TERMINUS AUTUN (page 1)

11h53. Le TGV va bientôt s'immobiliser. Je repasse dans ma tête les quelques bribes d'éléments confiés à la hâte par mon chef de service, deux heures plus tôt, dans son bureau lugubre situé sous les toits du Quai des Orfèvres.

« C'est une affaire sérieuse mon garçon ». Le commissaire divisionnaire Locatelli, digne représentant de la communauté Corse dans la police nationale, en a vu d'autres en bientôt trente-cinq ans de carrière. Pourtant, son ton est grave :

-           De Noblecourt, ça te parle ?

-          C’est pas un vieillard de plus qui au lieu de profiter de l’automne de sa vie continue à percevoir des émoluments d’élu ?

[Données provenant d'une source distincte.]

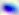

magnification = 400x
modality = photomicrograph
identification = Toxoplasma gondii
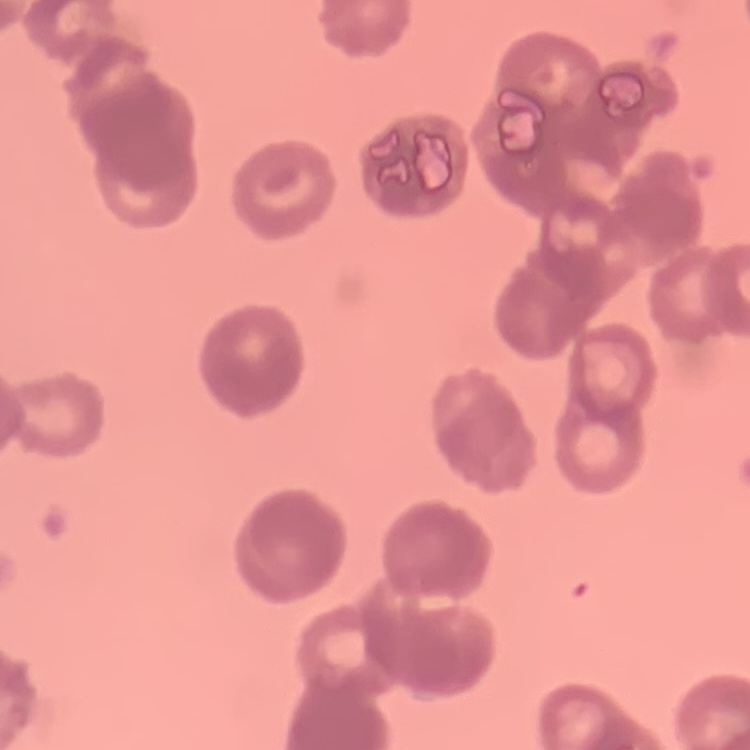
erythrocyte_morphology: rouleaux formation
image_type: square crop of a larger photomicrograph
stain: Field's or Giemsa
preparation: thin peripheral smear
Locate every malaria parasite by life-cycle stage, and every leukocyte.
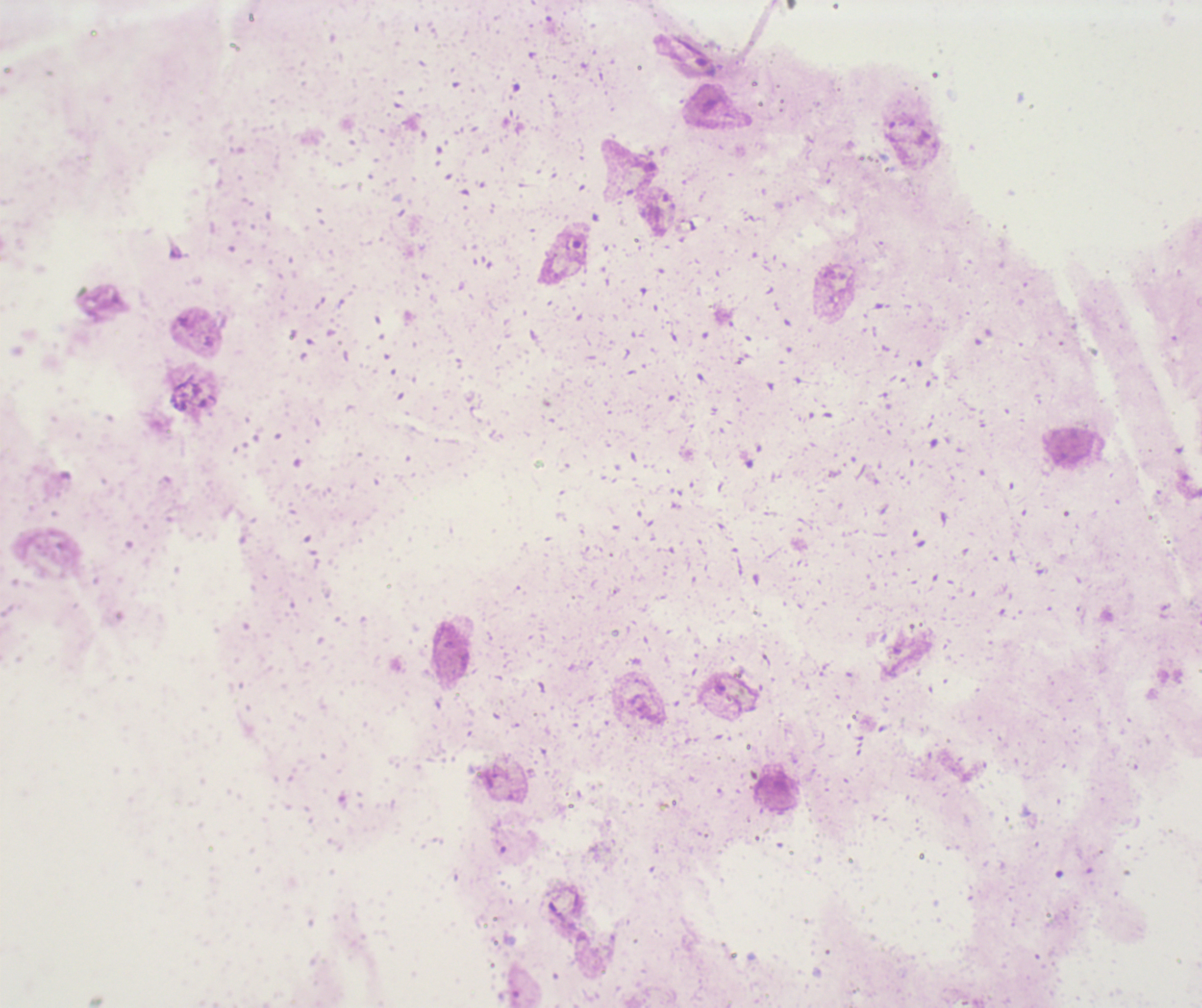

-          Tout juste mon garçon. Le président du groupe du Parti Populaire Démocrate au Sénat. Une carrière politique plus longue que mon histoire dans la police, plusieurs fois ministre, il a usé plus de Présidents de la République que j'ai eu de femmes.

Belle performance, pensai-je en mon fort intérieur, quand on connaît la réputation de séducteur du chef du département « Personnalités Publiques » de la Police Judiciaire.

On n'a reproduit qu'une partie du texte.